Boiling, melting points and structure


A general trend, is that branched hydrocarbons have lower melting and boiling temperatures than their straight chain isomers.

Lets look at hexane (C6H14) and its isomers, 2-methylpentane,
, 2,2-dimethylbutane

  Melting temp (oC) Boiling Temp ( oC)
-95 69
-153 61
-129 58
-100 50


Lets look at the trend of boiling and melting temperatures of branched molecules. As the side chains get closer together, the molecule becomes more spherical and this has an impact on the physical properties of the molecule such as its melting temperature and boiling temperature.

The more spherical the branched molecule becomes the lower its boiling temperature (BT), whereas the melting temperature (MT) increases.
Click on each compound to see the spherical nature of each molecule.


2,3-dimethylbutane and 2,2-dimethylbutane have the same side chains albeit separated by one carbon atom. Yet there is an 8oC difference in boiling point and a 29oC difference in melting point between the two molecules .

Explain the difference in boiling and melting temperatures. Refer to the space fill models.

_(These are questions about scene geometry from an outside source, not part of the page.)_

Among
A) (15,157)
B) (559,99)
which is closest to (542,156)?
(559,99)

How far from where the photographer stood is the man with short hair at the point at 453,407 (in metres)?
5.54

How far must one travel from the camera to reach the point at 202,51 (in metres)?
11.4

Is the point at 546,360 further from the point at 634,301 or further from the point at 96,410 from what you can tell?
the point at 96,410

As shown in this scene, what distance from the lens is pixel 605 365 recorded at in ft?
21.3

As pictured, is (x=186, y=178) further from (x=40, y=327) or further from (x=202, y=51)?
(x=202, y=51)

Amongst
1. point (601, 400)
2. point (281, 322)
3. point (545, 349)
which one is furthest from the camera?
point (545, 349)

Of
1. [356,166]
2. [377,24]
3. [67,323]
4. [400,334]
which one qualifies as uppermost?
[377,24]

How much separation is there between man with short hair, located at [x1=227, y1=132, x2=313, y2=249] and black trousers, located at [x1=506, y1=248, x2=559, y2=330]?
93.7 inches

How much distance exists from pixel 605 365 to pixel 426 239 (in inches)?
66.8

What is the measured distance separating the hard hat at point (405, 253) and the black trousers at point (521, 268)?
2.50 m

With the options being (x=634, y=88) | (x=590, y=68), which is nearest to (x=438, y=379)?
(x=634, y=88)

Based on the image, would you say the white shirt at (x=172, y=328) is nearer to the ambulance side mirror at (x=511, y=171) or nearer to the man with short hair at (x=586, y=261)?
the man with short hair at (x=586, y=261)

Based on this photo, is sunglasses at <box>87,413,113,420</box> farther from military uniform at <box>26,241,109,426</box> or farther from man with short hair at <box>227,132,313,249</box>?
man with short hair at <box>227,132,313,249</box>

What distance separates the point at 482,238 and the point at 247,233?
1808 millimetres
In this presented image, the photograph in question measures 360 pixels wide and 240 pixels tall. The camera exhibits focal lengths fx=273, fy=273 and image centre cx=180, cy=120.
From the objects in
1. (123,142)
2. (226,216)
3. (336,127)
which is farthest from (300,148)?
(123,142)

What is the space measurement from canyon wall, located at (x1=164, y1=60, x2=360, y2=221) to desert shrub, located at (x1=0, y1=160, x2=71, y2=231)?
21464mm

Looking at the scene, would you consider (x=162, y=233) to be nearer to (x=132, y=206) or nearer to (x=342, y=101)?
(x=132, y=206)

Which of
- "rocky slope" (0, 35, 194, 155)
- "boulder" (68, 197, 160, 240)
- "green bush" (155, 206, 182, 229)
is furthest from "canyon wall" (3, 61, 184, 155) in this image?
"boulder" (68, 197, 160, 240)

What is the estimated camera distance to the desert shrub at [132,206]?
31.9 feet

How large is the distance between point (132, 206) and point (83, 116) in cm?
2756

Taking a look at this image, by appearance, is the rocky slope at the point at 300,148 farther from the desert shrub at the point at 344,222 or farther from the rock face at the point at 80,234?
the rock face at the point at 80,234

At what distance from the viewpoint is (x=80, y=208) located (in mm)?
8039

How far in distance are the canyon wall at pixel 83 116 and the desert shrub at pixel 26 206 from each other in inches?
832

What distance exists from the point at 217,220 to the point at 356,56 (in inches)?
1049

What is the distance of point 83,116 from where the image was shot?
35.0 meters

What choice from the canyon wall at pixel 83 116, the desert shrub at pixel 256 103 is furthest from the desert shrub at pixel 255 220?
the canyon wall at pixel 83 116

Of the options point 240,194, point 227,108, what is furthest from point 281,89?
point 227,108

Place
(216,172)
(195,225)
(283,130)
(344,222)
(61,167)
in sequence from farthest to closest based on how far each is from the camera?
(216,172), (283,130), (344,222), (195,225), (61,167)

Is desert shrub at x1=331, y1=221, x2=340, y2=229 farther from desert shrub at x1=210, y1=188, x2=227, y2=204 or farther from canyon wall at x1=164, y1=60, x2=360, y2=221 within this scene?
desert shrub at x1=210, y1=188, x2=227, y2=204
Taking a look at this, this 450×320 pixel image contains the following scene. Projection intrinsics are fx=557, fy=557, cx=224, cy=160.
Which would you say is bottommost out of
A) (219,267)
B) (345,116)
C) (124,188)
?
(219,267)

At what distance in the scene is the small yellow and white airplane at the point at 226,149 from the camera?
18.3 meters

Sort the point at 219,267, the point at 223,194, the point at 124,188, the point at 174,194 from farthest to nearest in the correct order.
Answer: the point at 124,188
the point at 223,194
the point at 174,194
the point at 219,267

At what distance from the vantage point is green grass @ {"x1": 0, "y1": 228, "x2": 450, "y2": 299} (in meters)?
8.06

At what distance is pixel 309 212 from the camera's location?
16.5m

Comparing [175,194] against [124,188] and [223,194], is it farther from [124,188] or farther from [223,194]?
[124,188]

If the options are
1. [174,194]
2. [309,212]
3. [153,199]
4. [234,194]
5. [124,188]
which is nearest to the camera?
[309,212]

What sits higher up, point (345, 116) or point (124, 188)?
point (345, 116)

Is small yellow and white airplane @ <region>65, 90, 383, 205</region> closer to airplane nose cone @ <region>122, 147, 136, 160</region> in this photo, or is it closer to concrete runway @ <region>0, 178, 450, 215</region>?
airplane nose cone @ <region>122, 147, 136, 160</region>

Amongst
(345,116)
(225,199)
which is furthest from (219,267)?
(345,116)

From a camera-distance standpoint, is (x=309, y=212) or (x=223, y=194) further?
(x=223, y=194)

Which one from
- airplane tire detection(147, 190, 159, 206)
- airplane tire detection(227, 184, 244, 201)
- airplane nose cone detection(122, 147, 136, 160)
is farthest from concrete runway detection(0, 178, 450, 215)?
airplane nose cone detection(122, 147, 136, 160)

To try and explain these trends let's look at the intermolecular forces at play between the alkane molecules involved. These forces are very weak and are known as London dispersion forces, commonly referred to as dispersion forces. These type of intermolecular forces occur between all molecules and atoms as a result of the motion of electrons that form instantaneous and short lived dipoles. Since these are the only type of forces acting between symmetrical molecules, a look into how molecular shape influences the impact these forces have on intermolecular forces of attraction.



Since dispersion forces are very weak they can only act over very small distances. Distance is the key to the impact dispersion forces have attracting molecules together.

Straight chain molecules have a higher melting temperature than their branched isomers due to the fact that they can pack more closely together in the solid crystal structure than branched chain molecules. For example take the packing of hexane molecules as shown on the right. These linear molecules can pack close together where the dispersion forces can exert a greater force of attraction. When one compares this tight packing of hexane with that of the isomer 2-methylpentane it is obvious that the molecules of 2-methypentane can not pack close to each other due to branching,


Straight chain molecules have a larger molecular surface area than their branched isomers so there is a larger area able to interact with other molecules in the liquid state resulting in higher boiling temperatures.

Consider the animation, on the right, of an interaction between two pentane molecules. As instantaneous dipoles form on the surface of one molecule a greater surface area enables a stronger interaction with the neighboring molecules, as shown on the right. This results in a greater force of attraction which requires a higher temperature to disrupt, hence a higher boiling temperature.

Now click to see an isomer of pentane, 2,2-dimethylpropane. This isomer of pentane is spherical and as such has a much smaller surface area than pentane and so has less interactions with neighboring molecules. This causes a lower BT for this isomer as compared to pentane.

The animation above shows instantaneous dipoles forming on one molecule only, the top one, that results in induced dipoles on the neighboring molecule. In actual fact every molecule forms instantaneous dipoles that have an impact on neighboring molecules.



So in summary when comparing:

- straight chain molecules with branched molecules, straight chain molecules have a greater BT and MT than branched isomers of the same molecule.

With branched molecules

- the more branching the more spherical the molecules become and results in a higher melting point due to better stacking.
- the more branching the more spherical the molecule becomes and results in lower boiling point due to a decrease in surface area.

The only exception to this trend is pentane and its isomer 2,2-dimethylpropane.
2,2-dimethylpropane is shown on the right and is a very symmetrical and more compact molecule than pentane. 2,2-dimethylpropane has a higher MT than pentane because it can form a tighter more highly packed crystal structure than the linear pentane molecule.


1) View the space fill structures of two isomers of octane.
a. Suggest which of the two molecules will have the highest BP and which one will have the highest MP.

b. Give a detailed explanation to justify your answer to a. above.